== TASK INSTRUCTIONS ==
Write out the entire listing below exactly as it appears, minus any pictures.

►

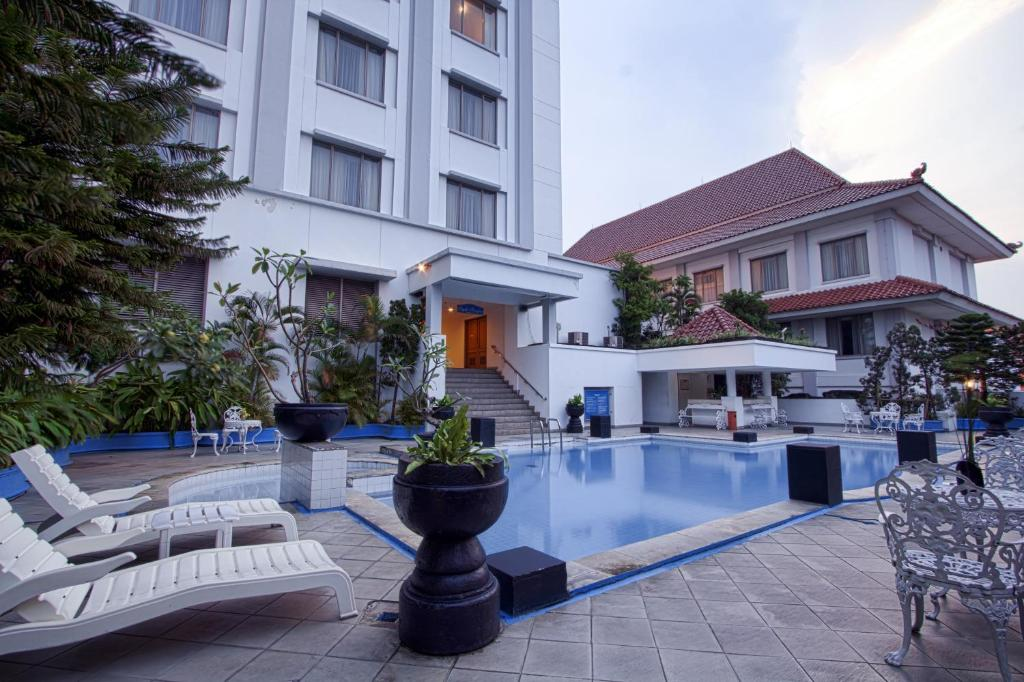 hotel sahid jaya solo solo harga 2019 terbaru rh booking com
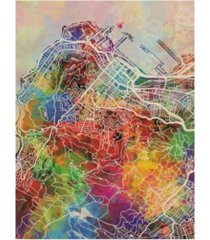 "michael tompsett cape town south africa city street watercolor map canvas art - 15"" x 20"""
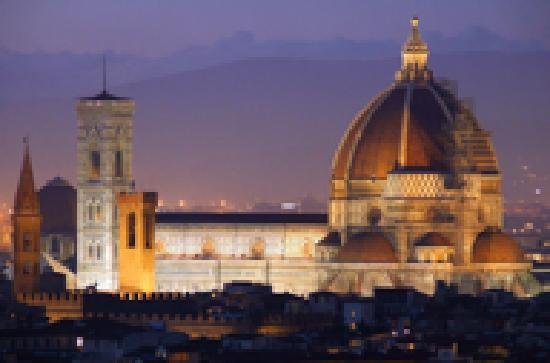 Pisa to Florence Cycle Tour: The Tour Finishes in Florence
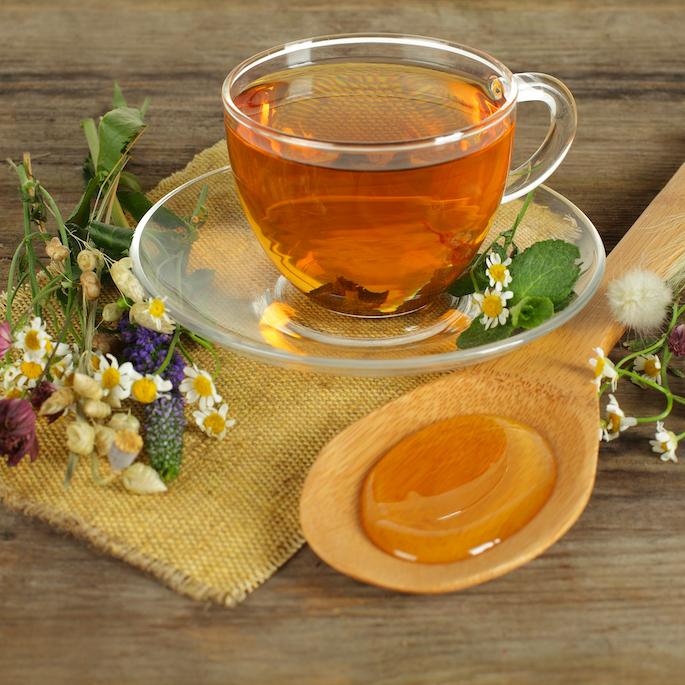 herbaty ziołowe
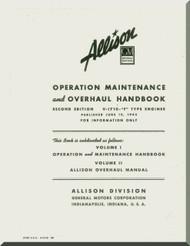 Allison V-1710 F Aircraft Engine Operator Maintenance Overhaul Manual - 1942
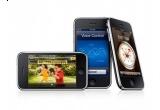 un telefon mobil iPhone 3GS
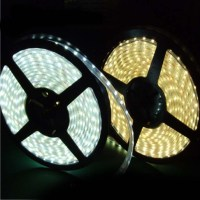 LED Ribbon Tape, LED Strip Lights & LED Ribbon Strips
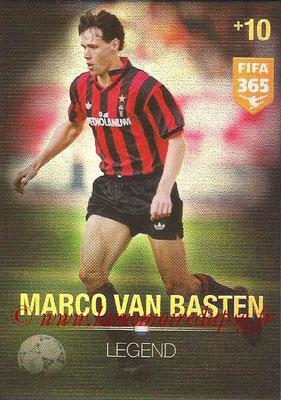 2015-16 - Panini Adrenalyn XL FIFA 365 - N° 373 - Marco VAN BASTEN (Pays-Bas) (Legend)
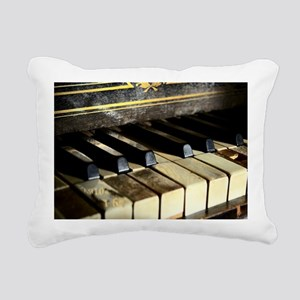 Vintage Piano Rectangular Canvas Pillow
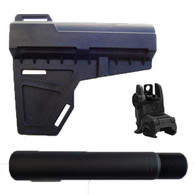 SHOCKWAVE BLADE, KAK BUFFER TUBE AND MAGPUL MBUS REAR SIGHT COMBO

◄

== ANSWER SPACE ==
 hotel sahid jaya solo solo harga 2019 terbaru rh booking com
 "michael tompsett cape town south africa city street watercolor map canvas art - 15"" x 20"""
 Pisa to Florence Cycle Tour: The Tour Finishes in Florence
 herbaty ziołowe
 Allison V-1710 F Aircraft Engine Operator Maintenance Overhaul Manual - 1942
 un telefon mobil iPhone 3GS
 LED Ribbon Tape, LED Strip Lights & LED Ribbon Strips
 2015-16 - Panini Adrenalyn XL FIFA 365 - N° 373 - Marco VAN BASTEN (Pays-Bas) (Legend)
 Vintage Piano Rectangular Canvas Pillow
 SHOCKWAVE BLADE, KAK BUFFER TUBE AND MAGPUL MBUS REAR SIGHT COMBO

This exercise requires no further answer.